═════ The input ═════

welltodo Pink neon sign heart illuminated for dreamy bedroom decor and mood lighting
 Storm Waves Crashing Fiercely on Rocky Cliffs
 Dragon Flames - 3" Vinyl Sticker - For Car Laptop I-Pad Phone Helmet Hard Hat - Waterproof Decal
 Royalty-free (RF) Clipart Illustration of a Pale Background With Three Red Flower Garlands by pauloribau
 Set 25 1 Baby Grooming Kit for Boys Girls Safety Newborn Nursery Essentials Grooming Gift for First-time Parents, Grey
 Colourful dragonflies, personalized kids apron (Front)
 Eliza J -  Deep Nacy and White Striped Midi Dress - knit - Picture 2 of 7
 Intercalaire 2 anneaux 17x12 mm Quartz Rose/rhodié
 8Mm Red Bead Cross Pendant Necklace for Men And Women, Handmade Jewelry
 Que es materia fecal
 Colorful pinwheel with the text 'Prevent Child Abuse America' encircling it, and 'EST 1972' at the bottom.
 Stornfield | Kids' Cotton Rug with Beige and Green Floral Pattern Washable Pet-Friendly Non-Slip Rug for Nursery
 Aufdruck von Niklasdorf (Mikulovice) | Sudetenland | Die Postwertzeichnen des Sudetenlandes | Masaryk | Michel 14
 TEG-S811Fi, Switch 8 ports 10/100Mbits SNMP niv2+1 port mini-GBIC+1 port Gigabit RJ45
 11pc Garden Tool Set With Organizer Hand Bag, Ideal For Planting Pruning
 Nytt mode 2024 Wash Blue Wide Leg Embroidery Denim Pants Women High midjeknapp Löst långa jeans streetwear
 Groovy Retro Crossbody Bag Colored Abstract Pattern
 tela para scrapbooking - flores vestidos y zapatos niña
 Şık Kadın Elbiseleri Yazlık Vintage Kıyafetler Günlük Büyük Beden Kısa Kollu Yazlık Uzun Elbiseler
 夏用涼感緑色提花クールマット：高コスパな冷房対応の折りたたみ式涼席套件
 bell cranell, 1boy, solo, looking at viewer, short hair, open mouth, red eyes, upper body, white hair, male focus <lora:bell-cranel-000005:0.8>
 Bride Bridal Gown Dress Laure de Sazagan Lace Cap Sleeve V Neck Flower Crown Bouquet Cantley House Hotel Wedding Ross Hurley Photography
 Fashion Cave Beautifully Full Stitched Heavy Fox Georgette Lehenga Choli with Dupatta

═════

Transcribe all entries exactly as they are given.

welltodo Pink neon sign heart illuminated for dreamy bedroom decor and mood lighting
 Storm Waves Crashing Fiercely on Rocky Cliffs
 Dragon Flames - 3" Vinyl Sticker - For Car Laptop I-Pad Phone Helmet Hard Hat - Waterproof Decal
 Royalty-free (RF) Clipart Illustration of a Pale Background With Three Red Flower Garlands by pauloribau
 Set 25 1 Baby Grooming Kit for Boys Girls Safety Newborn Nursery Essentials Grooming Gift for First-time Parents, Grey
 Colourful dragonflies, personalized kids apron (Front)
 Eliza J -  Deep Nacy and White Striped Midi Dress - knit - Picture 2 of 7
 Intercalaire 2 anneaux 17x12 mm Quartz Rose/rhodié
 8Mm Red Bead Cross Pendant Necklace for Men And Women, Handmade Jewelry
 Que es materia fecal
 Colorful pinwheel with the text 'Prevent Child Abuse America' encircling it, and 'EST 1972' at the bottom.
 Stornfield | Kids' Cotton Rug with Beige and Green Floral Pattern Washable Pet-Friendly Non-Slip Rug for Nursery
 Aufdruck von Niklasdorf (Mikulovice) | Sudetenland | Die Postwertzeichnen des Sudetenlandes | Masaryk | Michel 14
 TEG-S811Fi, Switch 8 ports 10/100Mbits SNMP niv2+1 port mini-GBIC+1 port Gigabit RJ45
 11pc Garden Tool Set With Organizer Hand Bag, Ideal For Planting Pruning
 Nytt mode 2024 Wash Blue Wide Leg Embroidery Denim Pants Women High midjeknapp Löst långa jeans streetwear
 Groovy Retro Crossbody Bag Colored Abstract Pattern
 tela para scrapbooking - flores vestidos y zapatos niña
 Şık Kadın Elbiseleri Yazlık Vintage Kıyafetler Günlük Büyük Beden Kısa Kollu Yazlık Uzun Elbiseler
 夏用涼感緑色提花クールマット：高コスパな冷房対応の折りたたみ式涼席套件
 bell cranell, 1boy, solo, looking at viewer, short hair, open mouth, red eyes, upper body, white hair, male focus <lora:bell-cranel-000005:0.8>
 Bride Bridal Gown Dress Laure de Sazagan Lace Cap Sleeve V Neck Flower Crown Bouquet Cantley House Hotel Wedding Ross Hurley Photography
 Fashion Cave Beautifully Full Stitched Heavy Fox Georgette Lehenga Choli with Dupatta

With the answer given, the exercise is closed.